Refining capacity and domestic consumption aside, the price of crude oil is the single biggest factor affecting gasoline prices. As oil prices rise, gasoline prices rise, too. However, prices for crude oil are not set by a national market. As a general rule, oil produced from a well in Texas goes into the global bucket with oil from every other region in the world. Minor variations in price are based on sulfur content of the oil and transportation costs, not simply on the region from which it came. For more US drilling to change the price of oil, we would have to increase our production to a level high enough to lower the global market price (by increasing the amount of oil available in the market, therefore driving down prices). Based on oil production alone, moving gasoline prices from $5 per gallon to $2.50 per gallon would require a doubling of current global oil production.
Global oil production stands at a rate of 74 million barrels per day. In order to double global oil production, thereby reducing the cost of oil by one-half, the US would have to produce 74 million barrels of oil per day. US production, already the third largest in the world, is currently 6 million barrels per day. Moving the global market price low enough to drop oil prices to half the current price would require the US to raise its production by 12 times its current rate. The US currently has about 530,000 oil wells in production. Increasing production levels to twelve times the current rate would require more than 6 million new wells. Even if the US had the reserves to exploit, drilling that many new wells would be physically impossible.

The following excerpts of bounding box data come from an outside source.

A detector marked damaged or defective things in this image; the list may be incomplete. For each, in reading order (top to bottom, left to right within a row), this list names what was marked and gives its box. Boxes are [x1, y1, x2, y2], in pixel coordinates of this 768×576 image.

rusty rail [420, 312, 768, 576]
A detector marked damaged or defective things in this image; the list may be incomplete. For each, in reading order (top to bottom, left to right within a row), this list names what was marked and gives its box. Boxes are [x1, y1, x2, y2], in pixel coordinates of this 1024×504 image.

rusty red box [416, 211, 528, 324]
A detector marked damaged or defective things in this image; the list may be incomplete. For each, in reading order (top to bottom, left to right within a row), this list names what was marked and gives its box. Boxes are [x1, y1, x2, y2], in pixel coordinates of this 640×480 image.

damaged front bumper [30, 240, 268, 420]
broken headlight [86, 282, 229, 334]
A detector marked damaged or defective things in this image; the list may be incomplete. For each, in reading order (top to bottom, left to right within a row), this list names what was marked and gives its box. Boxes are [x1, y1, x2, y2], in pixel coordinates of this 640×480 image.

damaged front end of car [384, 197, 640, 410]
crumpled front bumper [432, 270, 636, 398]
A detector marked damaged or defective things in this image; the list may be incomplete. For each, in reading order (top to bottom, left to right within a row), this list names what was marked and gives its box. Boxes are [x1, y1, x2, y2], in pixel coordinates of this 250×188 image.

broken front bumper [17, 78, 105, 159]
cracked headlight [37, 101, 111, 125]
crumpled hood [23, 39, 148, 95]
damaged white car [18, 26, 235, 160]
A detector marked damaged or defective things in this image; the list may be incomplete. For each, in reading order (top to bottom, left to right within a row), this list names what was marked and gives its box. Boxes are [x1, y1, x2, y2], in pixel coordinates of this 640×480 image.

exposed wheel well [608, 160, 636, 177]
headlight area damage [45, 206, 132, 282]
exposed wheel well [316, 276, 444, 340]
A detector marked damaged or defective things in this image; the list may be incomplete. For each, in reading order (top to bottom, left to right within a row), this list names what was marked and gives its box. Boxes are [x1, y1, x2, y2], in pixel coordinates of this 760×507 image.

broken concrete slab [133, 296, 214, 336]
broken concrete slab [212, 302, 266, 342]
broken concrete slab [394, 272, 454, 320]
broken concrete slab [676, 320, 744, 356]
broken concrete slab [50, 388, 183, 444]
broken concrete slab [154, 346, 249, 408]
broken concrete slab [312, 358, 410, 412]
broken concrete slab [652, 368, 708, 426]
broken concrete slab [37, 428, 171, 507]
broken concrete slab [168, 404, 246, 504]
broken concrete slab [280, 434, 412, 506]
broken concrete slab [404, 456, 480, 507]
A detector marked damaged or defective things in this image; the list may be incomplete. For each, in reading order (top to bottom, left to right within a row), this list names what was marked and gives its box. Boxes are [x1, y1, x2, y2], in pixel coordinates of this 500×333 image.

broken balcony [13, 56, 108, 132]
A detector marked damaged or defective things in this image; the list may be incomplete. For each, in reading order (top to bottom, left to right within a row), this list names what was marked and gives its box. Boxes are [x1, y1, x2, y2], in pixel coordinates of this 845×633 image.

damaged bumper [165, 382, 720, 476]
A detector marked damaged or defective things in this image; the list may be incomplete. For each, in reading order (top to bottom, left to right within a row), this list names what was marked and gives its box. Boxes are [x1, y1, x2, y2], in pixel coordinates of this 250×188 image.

Merely meeting US demand with US oil, a presupposition behind the call for additional drilling, would be equally impossible and do little to affect the price of oil. Currently, the US consumes about 19 million barrels of oil per day. With production at 6 million barrels per day, the US would have to triple domestic production in order to meet current demand. That alone would require the addition of a million new wells and would still not insulate US consumers from the effect of global oil prices. Simply producing as much oil as we consume would yield no market dynamic that would force oil companies to sell their oil at prices below that fixed by the global market.